Today's hearing stems from my long-term interest in helping our cities and towns become economically vibrant and culturally cohesive communities. One of the best ways to support these efforts is to provide our communities with growth planning and redevelopment tools.
I have been involved in "smart" growth efforts since the 1960s when I served as a Vermont State Senator and Attorney General of Vermont.
I am proud to have had a major role in drafting Vermont's development review plans that became Act 250, the first and most comprehensive state level growth management policy in the United States.
I have continued my activities with regard to "smart" growth during my tenure in both the House and Senate. In January 1999, I established the Senate Smart Growth Task Force, a bipartisan, multi-regional caucus. Twenty-three Senators currently participate in the Task Force. The overall goal of the Task Force is to determine how the Federal government can help states and localities address their own growth management issues.

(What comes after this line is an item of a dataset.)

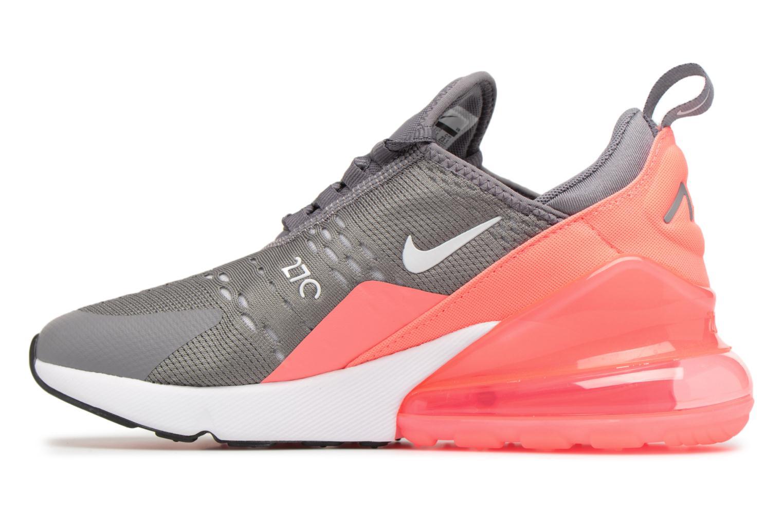 Sneaker Nike Nike Air Max 270 (Gs) rosa ansicht von vorne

Growth decisions should be made, ultimately, at the local level. However, the Federal government needs to continue assessing Federal policies that may interfere with local growth management.
For example, the National Interstate System has had a tremendous impact on local development patterns. Over the last ten years, we have brought substantial attention to this issue through the transportation planning process. We will address this issue in our upcoming hearing on Transportation and Smart Growth.
The Federal government also needs to provide communities with the necessary tools and resources to achieve local growth objectives. I believe that the two bills before us today help us make great strides in this direction.
With the recent enactment of the Small Business Liability Relief and Brownfields Revitalization Act, we have made great progress in addressing local liability and financial concerns.
Through the Brownfield Site Redevelopment Assistance Act, we have an opportunity to complement these efforts. S.1079 will address that next step after assessment and cleanup; the step in which communities actually begin redeveloping the sites. The economic benefits are incredible. The U.S. Conference of Mayors estimates that brownfields redevelopment could generate more than 550,000 additional jobs and up to $2.4 billion in new tax revenues for cities.
The other bill we will discuss today is the Community Character Act. This bill presents another important opportunity to provide communities that wish to plan proactively with the resources to do so. This is especially important for my home state of Vermont. Rural communities frequently grapple with a lack of planning resources and expertise. I recently learned from our distinguished Vermont witness that only 39 percent of rural governments do comprehensive planning versus more than 70 percent of metropolitan governments. S. 975 provides the necessary resources to even out that ratio.
Finally, I am in the process of working on another "smart" growth legislative proposal. It will substantially improve decision-making capacity for local planners. The legislation will provide communities with the resources to access visualization, modeling, and other planning tools. I look forward to working with my EPW colleagues on this legislation.
Again, thank you all for being here today.